The results were published this week in the early online edition of the Proceedings of the National Academy of Sciences.
"These results are very exciting because they provide us a genetic tool we can use to control mosquito-borne diseases such as dengue fever," James said. "We have been working for some time on the individual components of creating a genetically modified mosquito that would fend off dengue infection, but this is the first time we have brought all the pieces together to create a stable model that can also reproduce."
In the study, the researchers exploited a vulnerability of the dengue virus to make the mosquitoes resistant to infection. This vulnerability occurs when the virus replicates and its single strand of RNA - a chemical cousin of DNA - briefly becomes double-stranded. At this point, the virus is vulnerable because of a naturally occurring protein called dicer-2. This protein initially has no effect on a single strand of RNA, but acts like scissors on the double strand, chopping it up and rendering its genetic material useless. Once this process is started, the single-stranded RNA also becomes vulnerable to dicer-2 and is cut up, thereby preventing further virus replication.

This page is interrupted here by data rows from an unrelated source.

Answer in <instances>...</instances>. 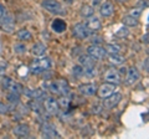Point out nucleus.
<instances>
[{"label":"nucleus","instance_id":"bb28decb","mask_svg":"<svg viewBox=\"0 0 149 139\" xmlns=\"http://www.w3.org/2000/svg\"><path fill=\"white\" fill-rule=\"evenodd\" d=\"M14 50H15V52L17 54H25L26 52V46L22 45V44H16L14 46Z\"/></svg>","mask_w":149,"mask_h":139},{"label":"nucleus","instance_id":"423d86ee","mask_svg":"<svg viewBox=\"0 0 149 139\" xmlns=\"http://www.w3.org/2000/svg\"><path fill=\"white\" fill-rule=\"evenodd\" d=\"M87 54L90 55L93 60H103L104 56L107 55L104 47H102V46L97 45V44L91 45L90 47L87 49Z\"/></svg>","mask_w":149,"mask_h":139},{"label":"nucleus","instance_id":"0eeeda50","mask_svg":"<svg viewBox=\"0 0 149 139\" xmlns=\"http://www.w3.org/2000/svg\"><path fill=\"white\" fill-rule=\"evenodd\" d=\"M116 92V85H113V83H109V82H106L103 83V85H101L98 88H97V96L100 97V98H106V97L111 96L112 93H114Z\"/></svg>","mask_w":149,"mask_h":139},{"label":"nucleus","instance_id":"b1692460","mask_svg":"<svg viewBox=\"0 0 149 139\" xmlns=\"http://www.w3.org/2000/svg\"><path fill=\"white\" fill-rule=\"evenodd\" d=\"M104 50H106L107 54H119L120 52L119 46L118 45H114V44H107Z\"/></svg>","mask_w":149,"mask_h":139},{"label":"nucleus","instance_id":"2eb2a0df","mask_svg":"<svg viewBox=\"0 0 149 139\" xmlns=\"http://www.w3.org/2000/svg\"><path fill=\"white\" fill-rule=\"evenodd\" d=\"M114 11V6H113V4L109 3V1H104V3H102L101 4V6H100V14L103 17H109L112 16V14H113Z\"/></svg>","mask_w":149,"mask_h":139},{"label":"nucleus","instance_id":"4468645a","mask_svg":"<svg viewBox=\"0 0 149 139\" xmlns=\"http://www.w3.org/2000/svg\"><path fill=\"white\" fill-rule=\"evenodd\" d=\"M86 25H87L88 29H90L91 32H92V31H93V32H95V31H98V30L102 29V24H101L100 19H98L97 16H95V15H92V16H90V17H87Z\"/></svg>","mask_w":149,"mask_h":139},{"label":"nucleus","instance_id":"a878e982","mask_svg":"<svg viewBox=\"0 0 149 139\" xmlns=\"http://www.w3.org/2000/svg\"><path fill=\"white\" fill-rule=\"evenodd\" d=\"M8 99H9V102H10L13 106H15V104L19 103V95L10 92V93H9V96H8Z\"/></svg>","mask_w":149,"mask_h":139},{"label":"nucleus","instance_id":"9b49d317","mask_svg":"<svg viewBox=\"0 0 149 139\" xmlns=\"http://www.w3.org/2000/svg\"><path fill=\"white\" fill-rule=\"evenodd\" d=\"M139 78H141L139 71L136 67H130L127 71V75H125V85H134L139 81Z\"/></svg>","mask_w":149,"mask_h":139},{"label":"nucleus","instance_id":"39448f33","mask_svg":"<svg viewBox=\"0 0 149 139\" xmlns=\"http://www.w3.org/2000/svg\"><path fill=\"white\" fill-rule=\"evenodd\" d=\"M3 87H4V90H6L9 92H13V93H17V95H20L21 92H24L22 86L20 85V83L11 80L10 77H5L3 80Z\"/></svg>","mask_w":149,"mask_h":139},{"label":"nucleus","instance_id":"473e14b6","mask_svg":"<svg viewBox=\"0 0 149 139\" xmlns=\"http://www.w3.org/2000/svg\"><path fill=\"white\" fill-rule=\"evenodd\" d=\"M142 42L146 45H149V32H147V34H144L142 36Z\"/></svg>","mask_w":149,"mask_h":139},{"label":"nucleus","instance_id":"f8f14e48","mask_svg":"<svg viewBox=\"0 0 149 139\" xmlns=\"http://www.w3.org/2000/svg\"><path fill=\"white\" fill-rule=\"evenodd\" d=\"M41 133L45 138H55V137H60V134L56 131V128L50 123H45L42 128H41Z\"/></svg>","mask_w":149,"mask_h":139},{"label":"nucleus","instance_id":"6ab92c4d","mask_svg":"<svg viewBox=\"0 0 149 139\" xmlns=\"http://www.w3.org/2000/svg\"><path fill=\"white\" fill-rule=\"evenodd\" d=\"M31 52L34 56H42L46 52V46L42 42H36L31 49Z\"/></svg>","mask_w":149,"mask_h":139},{"label":"nucleus","instance_id":"c756f323","mask_svg":"<svg viewBox=\"0 0 149 139\" xmlns=\"http://www.w3.org/2000/svg\"><path fill=\"white\" fill-rule=\"evenodd\" d=\"M8 112H9V107L5 103L0 102V114H6Z\"/></svg>","mask_w":149,"mask_h":139},{"label":"nucleus","instance_id":"412c9836","mask_svg":"<svg viewBox=\"0 0 149 139\" xmlns=\"http://www.w3.org/2000/svg\"><path fill=\"white\" fill-rule=\"evenodd\" d=\"M17 39L20 40V41H29L31 38H32V35H31V32L29 30H26V29H21V30H19L17 31Z\"/></svg>","mask_w":149,"mask_h":139},{"label":"nucleus","instance_id":"9d476101","mask_svg":"<svg viewBox=\"0 0 149 139\" xmlns=\"http://www.w3.org/2000/svg\"><path fill=\"white\" fill-rule=\"evenodd\" d=\"M104 81L113 83V85H119L120 83V75L116 68H109L104 73Z\"/></svg>","mask_w":149,"mask_h":139},{"label":"nucleus","instance_id":"c9c22d12","mask_svg":"<svg viewBox=\"0 0 149 139\" xmlns=\"http://www.w3.org/2000/svg\"><path fill=\"white\" fill-rule=\"evenodd\" d=\"M101 107H103V106H98V104H96V106H93V109H92V111H93L95 113H100V112H101V109H102Z\"/></svg>","mask_w":149,"mask_h":139},{"label":"nucleus","instance_id":"7c9ffc66","mask_svg":"<svg viewBox=\"0 0 149 139\" xmlns=\"http://www.w3.org/2000/svg\"><path fill=\"white\" fill-rule=\"evenodd\" d=\"M6 15H8V14H6V9H5V6H4L3 4H0V21H1Z\"/></svg>","mask_w":149,"mask_h":139},{"label":"nucleus","instance_id":"6e6552de","mask_svg":"<svg viewBox=\"0 0 149 139\" xmlns=\"http://www.w3.org/2000/svg\"><path fill=\"white\" fill-rule=\"evenodd\" d=\"M120 99H122V95H120L119 92H114V93H112L111 96L103 98V104L102 106L106 108H108V109H112V108L117 107Z\"/></svg>","mask_w":149,"mask_h":139},{"label":"nucleus","instance_id":"4be33fe9","mask_svg":"<svg viewBox=\"0 0 149 139\" xmlns=\"http://www.w3.org/2000/svg\"><path fill=\"white\" fill-rule=\"evenodd\" d=\"M95 14V10H93V6L90 5H83L81 9V15L85 16V17H90Z\"/></svg>","mask_w":149,"mask_h":139},{"label":"nucleus","instance_id":"cd10ccee","mask_svg":"<svg viewBox=\"0 0 149 139\" xmlns=\"http://www.w3.org/2000/svg\"><path fill=\"white\" fill-rule=\"evenodd\" d=\"M141 14H142V9L137 6V8H134L133 10H130L129 15H130V16H133V17H136V19H139V16H141Z\"/></svg>","mask_w":149,"mask_h":139},{"label":"nucleus","instance_id":"58836bf2","mask_svg":"<svg viewBox=\"0 0 149 139\" xmlns=\"http://www.w3.org/2000/svg\"><path fill=\"white\" fill-rule=\"evenodd\" d=\"M118 1H120V3H125V1H128V0H118Z\"/></svg>","mask_w":149,"mask_h":139},{"label":"nucleus","instance_id":"dca6fc26","mask_svg":"<svg viewBox=\"0 0 149 139\" xmlns=\"http://www.w3.org/2000/svg\"><path fill=\"white\" fill-rule=\"evenodd\" d=\"M51 29H52L55 32H57V34H61V32L66 31L67 24H66V21L62 20V19H55L52 21V24H51Z\"/></svg>","mask_w":149,"mask_h":139},{"label":"nucleus","instance_id":"5701e85b","mask_svg":"<svg viewBox=\"0 0 149 139\" xmlns=\"http://www.w3.org/2000/svg\"><path fill=\"white\" fill-rule=\"evenodd\" d=\"M109 61L112 63H114V65H117V63H122L124 61V57L122 56V55H119V54H109Z\"/></svg>","mask_w":149,"mask_h":139},{"label":"nucleus","instance_id":"f3484780","mask_svg":"<svg viewBox=\"0 0 149 139\" xmlns=\"http://www.w3.org/2000/svg\"><path fill=\"white\" fill-rule=\"evenodd\" d=\"M0 24H1V29L6 32H11L14 30V27H15L14 19L11 17V15H6L1 21H0Z\"/></svg>","mask_w":149,"mask_h":139},{"label":"nucleus","instance_id":"7ed1b4c3","mask_svg":"<svg viewBox=\"0 0 149 139\" xmlns=\"http://www.w3.org/2000/svg\"><path fill=\"white\" fill-rule=\"evenodd\" d=\"M50 91L55 95L66 96L70 91V87H68V83L65 80H56L50 83Z\"/></svg>","mask_w":149,"mask_h":139},{"label":"nucleus","instance_id":"ddd939ff","mask_svg":"<svg viewBox=\"0 0 149 139\" xmlns=\"http://www.w3.org/2000/svg\"><path fill=\"white\" fill-rule=\"evenodd\" d=\"M78 91L82 96H93L97 92L96 83H85L78 87Z\"/></svg>","mask_w":149,"mask_h":139},{"label":"nucleus","instance_id":"2f4dec72","mask_svg":"<svg viewBox=\"0 0 149 139\" xmlns=\"http://www.w3.org/2000/svg\"><path fill=\"white\" fill-rule=\"evenodd\" d=\"M149 6V0H139V3H138V8H141V9H146Z\"/></svg>","mask_w":149,"mask_h":139},{"label":"nucleus","instance_id":"e433bc0d","mask_svg":"<svg viewBox=\"0 0 149 139\" xmlns=\"http://www.w3.org/2000/svg\"><path fill=\"white\" fill-rule=\"evenodd\" d=\"M5 66H4V65H0V76H3L4 73H5Z\"/></svg>","mask_w":149,"mask_h":139},{"label":"nucleus","instance_id":"aec40b11","mask_svg":"<svg viewBox=\"0 0 149 139\" xmlns=\"http://www.w3.org/2000/svg\"><path fill=\"white\" fill-rule=\"evenodd\" d=\"M122 22L124 24V26L133 27V26H137V25H138V19H136V17H133V16H130L129 14H128V15L123 16Z\"/></svg>","mask_w":149,"mask_h":139},{"label":"nucleus","instance_id":"72a5a7b5","mask_svg":"<svg viewBox=\"0 0 149 139\" xmlns=\"http://www.w3.org/2000/svg\"><path fill=\"white\" fill-rule=\"evenodd\" d=\"M143 68L146 70L147 72H149V56L144 60V62H143Z\"/></svg>","mask_w":149,"mask_h":139},{"label":"nucleus","instance_id":"f704fd0d","mask_svg":"<svg viewBox=\"0 0 149 139\" xmlns=\"http://www.w3.org/2000/svg\"><path fill=\"white\" fill-rule=\"evenodd\" d=\"M58 103H61L62 106H65V107H67V106H68V99L66 98V97H62L61 101H60Z\"/></svg>","mask_w":149,"mask_h":139},{"label":"nucleus","instance_id":"f03ea898","mask_svg":"<svg viewBox=\"0 0 149 139\" xmlns=\"http://www.w3.org/2000/svg\"><path fill=\"white\" fill-rule=\"evenodd\" d=\"M51 66V62L47 57H40V58H35L34 61L31 62L30 66V71L35 75H39L41 72L47 71Z\"/></svg>","mask_w":149,"mask_h":139},{"label":"nucleus","instance_id":"20e7f679","mask_svg":"<svg viewBox=\"0 0 149 139\" xmlns=\"http://www.w3.org/2000/svg\"><path fill=\"white\" fill-rule=\"evenodd\" d=\"M72 32L74 38H77L78 40H85L91 35V31L85 22H77L76 25H73Z\"/></svg>","mask_w":149,"mask_h":139},{"label":"nucleus","instance_id":"1a4fd4ad","mask_svg":"<svg viewBox=\"0 0 149 139\" xmlns=\"http://www.w3.org/2000/svg\"><path fill=\"white\" fill-rule=\"evenodd\" d=\"M44 107H45V111L47 113L56 114L58 112V109H60V104H58V102L54 98V97H46L45 102H44Z\"/></svg>","mask_w":149,"mask_h":139},{"label":"nucleus","instance_id":"4c0bfd02","mask_svg":"<svg viewBox=\"0 0 149 139\" xmlns=\"http://www.w3.org/2000/svg\"><path fill=\"white\" fill-rule=\"evenodd\" d=\"M101 3H102V0H92V6H97Z\"/></svg>","mask_w":149,"mask_h":139},{"label":"nucleus","instance_id":"393cba45","mask_svg":"<svg viewBox=\"0 0 149 139\" xmlns=\"http://www.w3.org/2000/svg\"><path fill=\"white\" fill-rule=\"evenodd\" d=\"M128 35H129V31L127 29V26L120 27V29L116 32V38H118V39H124V38H127Z\"/></svg>","mask_w":149,"mask_h":139},{"label":"nucleus","instance_id":"c85d7f7f","mask_svg":"<svg viewBox=\"0 0 149 139\" xmlns=\"http://www.w3.org/2000/svg\"><path fill=\"white\" fill-rule=\"evenodd\" d=\"M73 73L76 76H81V75H85V71H83V67L82 66H74L73 67Z\"/></svg>","mask_w":149,"mask_h":139},{"label":"nucleus","instance_id":"f257e3e1","mask_svg":"<svg viewBox=\"0 0 149 139\" xmlns=\"http://www.w3.org/2000/svg\"><path fill=\"white\" fill-rule=\"evenodd\" d=\"M41 6L46 11L54 14V15H63V14H66V10L63 9L62 4L57 1V0H44L41 3Z\"/></svg>","mask_w":149,"mask_h":139},{"label":"nucleus","instance_id":"a211bd4d","mask_svg":"<svg viewBox=\"0 0 149 139\" xmlns=\"http://www.w3.org/2000/svg\"><path fill=\"white\" fill-rule=\"evenodd\" d=\"M13 133L17 137H27L30 134V128L27 124H19V126L14 128Z\"/></svg>","mask_w":149,"mask_h":139}]
</instances>
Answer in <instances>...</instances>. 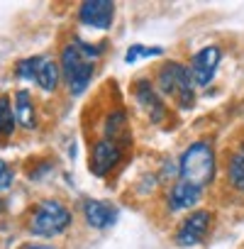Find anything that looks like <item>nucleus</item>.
I'll return each instance as SVG.
<instances>
[{
    "label": "nucleus",
    "instance_id": "nucleus-1",
    "mask_svg": "<svg viewBox=\"0 0 244 249\" xmlns=\"http://www.w3.org/2000/svg\"><path fill=\"white\" fill-rule=\"evenodd\" d=\"M100 56V49L93 47V44H86L81 39L71 42L69 47H64V54H61V66H64V76L69 81V88L73 95H81L90 78H93V61Z\"/></svg>",
    "mask_w": 244,
    "mask_h": 249
},
{
    "label": "nucleus",
    "instance_id": "nucleus-2",
    "mask_svg": "<svg viewBox=\"0 0 244 249\" xmlns=\"http://www.w3.org/2000/svg\"><path fill=\"white\" fill-rule=\"evenodd\" d=\"M181 181L191 186H208L215 176V152L208 142H193L181 157Z\"/></svg>",
    "mask_w": 244,
    "mask_h": 249
},
{
    "label": "nucleus",
    "instance_id": "nucleus-3",
    "mask_svg": "<svg viewBox=\"0 0 244 249\" xmlns=\"http://www.w3.org/2000/svg\"><path fill=\"white\" fill-rule=\"evenodd\" d=\"M159 86H161V93L171 95L181 107H191L195 100L193 98V76L178 61H169L159 69Z\"/></svg>",
    "mask_w": 244,
    "mask_h": 249
},
{
    "label": "nucleus",
    "instance_id": "nucleus-4",
    "mask_svg": "<svg viewBox=\"0 0 244 249\" xmlns=\"http://www.w3.org/2000/svg\"><path fill=\"white\" fill-rule=\"evenodd\" d=\"M71 225V213L59 200H44L37 205L32 215V234L37 237H54L61 234Z\"/></svg>",
    "mask_w": 244,
    "mask_h": 249
},
{
    "label": "nucleus",
    "instance_id": "nucleus-5",
    "mask_svg": "<svg viewBox=\"0 0 244 249\" xmlns=\"http://www.w3.org/2000/svg\"><path fill=\"white\" fill-rule=\"evenodd\" d=\"M120 159H122V147L115 140L105 137L90 152V169H93L95 176H105L120 164Z\"/></svg>",
    "mask_w": 244,
    "mask_h": 249
},
{
    "label": "nucleus",
    "instance_id": "nucleus-6",
    "mask_svg": "<svg viewBox=\"0 0 244 249\" xmlns=\"http://www.w3.org/2000/svg\"><path fill=\"white\" fill-rule=\"evenodd\" d=\"M208 225H210V213H208V210H195V213H191V215L181 222V227H178V232H176V244H178V247H193V244H198V242L205 237Z\"/></svg>",
    "mask_w": 244,
    "mask_h": 249
},
{
    "label": "nucleus",
    "instance_id": "nucleus-7",
    "mask_svg": "<svg viewBox=\"0 0 244 249\" xmlns=\"http://www.w3.org/2000/svg\"><path fill=\"white\" fill-rule=\"evenodd\" d=\"M81 22L95 30H107L112 25V15H115V5L107 3V0H88V3L81 5L78 10Z\"/></svg>",
    "mask_w": 244,
    "mask_h": 249
},
{
    "label": "nucleus",
    "instance_id": "nucleus-8",
    "mask_svg": "<svg viewBox=\"0 0 244 249\" xmlns=\"http://www.w3.org/2000/svg\"><path fill=\"white\" fill-rule=\"evenodd\" d=\"M220 64V49L217 47H205L200 49L195 56H193V64H191V76H193V83L198 86H208L212 81V73Z\"/></svg>",
    "mask_w": 244,
    "mask_h": 249
},
{
    "label": "nucleus",
    "instance_id": "nucleus-9",
    "mask_svg": "<svg viewBox=\"0 0 244 249\" xmlns=\"http://www.w3.org/2000/svg\"><path fill=\"white\" fill-rule=\"evenodd\" d=\"M83 215H86L88 225L95 227V230H105V227L115 225V220H117L115 205L103 203V200H86L83 203Z\"/></svg>",
    "mask_w": 244,
    "mask_h": 249
},
{
    "label": "nucleus",
    "instance_id": "nucleus-10",
    "mask_svg": "<svg viewBox=\"0 0 244 249\" xmlns=\"http://www.w3.org/2000/svg\"><path fill=\"white\" fill-rule=\"evenodd\" d=\"M200 193H203V188L191 186L186 181H178L169 193V205H171V210H188L200 200Z\"/></svg>",
    "mask_w": 244,
    "mask_h": 249
},
{
    "label": "nucleus",
    "instance_id": "nucleus-11",
    "mask_svg": "<svg viewBox=\"0 0 244 249\" xmlns=\"http://www.w3.org/2000/svg\"><path fill=\"white\" fill-rule=\"evenodd\" d=\"M135 93H137L139 103L147 107V112L152 115V120H154V122H159V120L164 117V103H161V98L152 90V86H149L147 81H137Z\"/></svg>",
    "mask_w": 244,
    "mask_h": 249
},
{
    "label": "nucleus",
    "instance_id": "nucleus-12",
    "mask_svg": "<svg viewBox=\"0 0 244 249\" xmlns=\"http://www.w3.org/2000/svg\"><path fill=\"white\" fill-rule=\"evenodd\" d=\"M37 86L42 88V90H47V93H52V90H56V86H59V66L52 61V59H47V56H39V66H37Z\"/></svg>",
    "mask_w": 244,
    "mask_h": 249
},
{
    "label": "nucleus",
    "instance_id": "nucleus-13",
    "mask_svg": "<svg viewBox=\"0 0 244 249\" xmlns=\"http://www.w3.org/2000/svg\"><path fill=\"white\" fill-rule=\"evenodd\" d=\"M15 120L25 130L35 127V103L27 90H17V95H15Z\"/></svg>",
    "mask_w": 244,
    "mask_h": 249
},
{
    "label": "nucleus",
    "instance_id": "nucleus-14",
    "mask_svg": "<svg viewBox=\"0 0 244 249\" xmlns=\"http://www.w3.org/2000/svg\"><path fill=\"white\" fill-rule=\"evenodd\" d=\"M15 130V107L10 105L8 95H0V140L10 137Z\"/></svg>",
    "mask_w": 244,
    "mask_h": 249
},
{
    "label": "nucleus",
    "instance_id": "nucleus-15",
    "mask_svg": "<svg viewBox=\"0 0 244 249\" xmlns=\"http://www.w3.org/2000/svg\"><path fill=\"white\" fill-rule=\"evenodd\" d=\"M227 176H229V183L237 191H244V152L232 154L229 166H227Z\"/></svg>",
    "mask_w": 244,
    "mask_h": 249
},
{
    "label": "nucleus",
    "instance_id": "nucleus-16",
    "mask_svg": "<svg viewBox=\"0 0 244 249\" xmlns=\"http://www.w3.org/2000/svg\"><path fill=\"white\" fill-rule=\"evenodd\" d=\"M37 66H39V56L22 59V61H17V66H15V73H17V78L35 81V78H37Z\"/></svg>",
    "mask_w": 244,
    "mask_h": 249
},
{
    "label": "nucleus",
    "instance_id": "nucleus-17",
    "mask_svg": "<svg viewBox=\"0 0 244 249\" xmlns=\"http://www.w3.org/2000/svg\"><path fill=\"white\" fill-rule=\"evenodd\" d=\"M159 54H161V47H139V44H135V47L127 52L125 61H127V64H135V61L142 59V56H159Z\"/></svg>",
    "mask_w": 244,
    "mask_h": 249
},
{
    "label": "nucleus",
    "instance_id": "nucleus-18",
    "mask_svg": "<svg viewBox=\"0 0 244 249\" xmlns=\"http://www.w3.org/2000/svg\"><path fill=\"white\" fill-rule=\"evenodd\" d=\"M10 183H13V171L8 169V164L3 159H0V191L10 188Z\"/></svg>",
    "mask_w": 244,
    "mask_h": 249
},
{
    "label": "nucleus",
    "instance_id": "nucleus-19",
    "mask_svg": "<svg viewBox=\"0 0 244 249\" xmlns=\"http://www.w3.org/2000/svg\"><path fill=\"white\" fill-rule=\"evenodd\" d=\"M27 249H52V247H39V244H35V247H27Z\"/></svg>",
    "mask_w": 244,
    "mask_h": 249
},
{
    "label": "nucleus",
    "instance_id": "nucleus-20",
    "mask_svg": "<svg viewBox=\"0 0 244 249\" xmlns=\"http://www.w3.org/2000/svg\"><path fill=\"white\" fill-rule=\"evenodd\" d=\"M3 208H5V203H3V200H0V210H3Z\"/></svg>",
    "mask_w": 244,
    "mask_h": 249
},
{
    "label": "nucleus",
    "instance_id": "nucleus-21",
    "mask_svg": "<svg viewBox=\"0 0 244 249\" xmlns=\"http://www.w3.org/2000/svg\"><path fill=\"white\" fill-rule=\"evenodd\" d=\"M242 152H244V149H242Z\"/></svg>",
    "mask_w": 244,
    "mask_h": 249
}]
</instances>
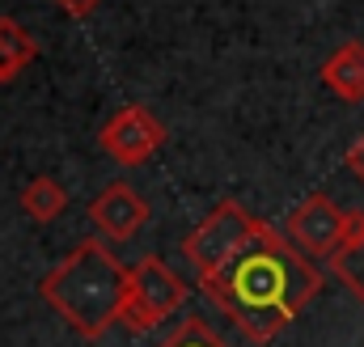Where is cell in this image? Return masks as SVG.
<instances>
[{
  "instance_id": "6",
  "label": "cell",
  "mask_w": 364,
  "mask_h": 347,
  "mask_svg": "<svg viewBox=\"0 0 364 347\" xmlns=\"http://www.w3.org/2000/svg\"><path fill=\"white\" fill-rule=\"evenodd\" d=\"M97 144H102V153L110 157V161H119V166H144L149 157H157L161 153V144H166V127H161V119L149 110V106H119L106 123H102V132H97Z\"/></svg>"
},
{
  "instance_id": "5",
  "label": "cell",
  "mask_w": 364,
  "mask_h": 347,
  "mask_svg": "<svg viewBox=\"0 0 364 347\" xmlns=\"http://www.w3.org/2000/svg\"><path fill=\"white\" fill-rule=\"evenodd\" d=\"M352 216H356V212H343L331 195L314 191V195H305V199L288 212L284 233H288V242H292L301 255L331 259V255L343 246V237L352 233Z\"/></svg>"
},
{
  "instance_id": "3",
  "label": "cell",
  "mask_w": 364,
  "mask_h": 347,
  "mask_svg": "<svg viewBox=\"0 0 364 347\" xmlns=\"http://www.w3.org/2000/svg\"><path fill=\"white\" fill-rule=\"evenodd\" d=\"M259 229H263L259 216H250L237 199H225L191 229V237L182 242V255L191 259V267L199 275H208V271H220Z\"/></svg>"
},
{
  "instance_id": "7",
  "label": "cell",
  "mask_w": 364,
  "mask_h": 347,
  "mask_svg": "<svg viewBox=\"0 0 364 347\" xmlns=\"http://www.w3.org/2000/svg\"><path fill=\"white\" fill-rule=\"evenodd\" d=\"M90 220L106 242H132L149 225V203L132 182H110L90 203Z\"/></svg>"
},
{
  "instance_id": "9",
  "label": "cell",
  "mask_w": 364,
  "mask_h": 347,
  "mask_svg": "<svg viewBox=\"0 0 364 347\" xmlns=\"http://www.w3.org/2000/svg\"><path fill=\"white\" fill-rule=\"evenodd\" d=\"M326 262H331V275L364 305V212L352 216V233L343 237V246Z\"/></svg>"
},
{
  "instance_id": "14",
  "label": "cell",
  "mask_w": 364,
  "mask_h": 347,
  "mask_svg": "<svg viewBox=\"0 0 364 347\" xmlns=\"http://www.w3.org/2000/svg\"><path fill=\"white\" fill-rule=\"evenodd\" d=\"M348 170H352V174L364 182V136L352 144V149H348Z\"/></svg>"
},
{
  "instance_id": "11",
  "label": "cell",
  "mask_w": 364,
  "mask_h": 347,
  "mask_svg": "<svg viewBox=\"0 0 364 347\" xmlns=\"http://www.w3.org/2000/svg\"><path fill=\"white\" fill-rule=\"evenodd\" d=\"M64 208H68V191H64L55 178H30V182H26V191H21V212H26L30 220L51 225V220L64 216Z\"/></svg>"
},
{
  "instance_id": "1",
  "label": "cell",
  "mask_w": 364,
  "mask_h": 347,
  "mask_svg": "<svg viewBox=\"0 0 364 347\" xmlns=\"http://www.w3.org/2000/svg\"><path fill=\"white\" fill-rule=\"evenodd\" d=\"M199 288L237 322V331L250 343H272L322 292V271L284 233L263 225L220 271L199 275Z\"/></svg>"
},
{
  "instance_id": "12",
  "label": "cell",
  "mask_w": 364,
  "mask_h": 347,
  "mask_svg": "<svg viewBox=\"0 0 364 347\" xmlns=\"http://www.w3.org/2000/svg\"><path fill=\"white\" fill-rule=\"evenodd\" d=\"M157 347H229V343H225V339L203 322V318H186L178 331H174L170 339H161Z\"/></svg>"
},
{
  "instance_id": "4",
  "label": "cell",
  "mask_w": 364,
  "mask_h": 347,
  "mask_svg": "<svg viewBox=\"0 0 364 347\" xmlns=\"http://www.w3.org/2000/svg\"><path fill=\"white\" fill-rule=\"evenodd\" d=\"M186 301V284L157 259V255H144V259L132 267V279H127V305H123V326L144 335L153 331L157 322L174 318Z\"/></svg>"
},
{
  "instance_id": "13",
  "label": "cell",
  "mask_w": 364,
  "mask_h": 347,
  "mask_svg": "<svg viewBox=\"0 0 364 347\" xmlns=\"http://www.w3.org/2000/svg\"><path fill=\"white\" fill-rule=\"evenodd\" d=\"M55 4H60L68 17H90V13L97 9V4H102V0H55Z\"/></svg>"
},
{
  "instance_id": "2",
  "label": "cell",
  "mask_w": 364,
  "mask_h": 347,
  "mask_svg": "<svg viewBox=\"0 0 364 347\" xmlns=\"http://www.w3.org/2000/svg\"><path fill=\"white\" fill-rule=\"evenodd\" d=\"M127 279L132 267L114 259V250L102 237H85L73 246V255L55 262L38 279V297L81 335V339H102L127 305Z\"/></svg>"
},
{
  "instance_id": "10",
  "label": "cell",
  "mask_w": 364,
  "mask_h": 347,
  "mask_svg": "<svg viewBox=\"0 0 364 347\" xmlns=\"http://www.w3.org/2000/svg\"><path fill=\"white\" fill-rule=\"evenodd\" d=\"M34 60H38L34 34L26 26H17L13 17H0V85H9L13 77H21Z\"/></svg>"
},
{
  "instance_id": "8",
  "label": "cell",
  "mask_w": 364,
  "mask_h": 347,
  "mask_svg": "<svg viewBox=\"0 0 364 347\" xmlns=\"http://www.w3.org/2000/svg\"><path fill=\"white\" fill-rule=\"evenodd\" d=\"M322 85L339 102H364V47L343 43L326 64H322Z\"/></svg>"
}]
</instances>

On its own, this process of self-destruction happens only after the virus has already replicated and been transmitted; however, the researchers found a way to control and speed up the process. They accomplished this by cloning a section of the virus' RNA and injected two inverse copies of it into mosquito embryos. The copies formed a double-stranded RNA, which, as expected, bound with dicer-2 and was chopped up. The virus never had the opportunity to replicate. As a result, they could "inoculate" mosquitoes with a form of the virus that would essentially be benign.
Joining James on the study, funded by a 2001 grant from the National Institutes of Health, were researchers from Colorado State University and from Virginia Polytechnic Institute and State University.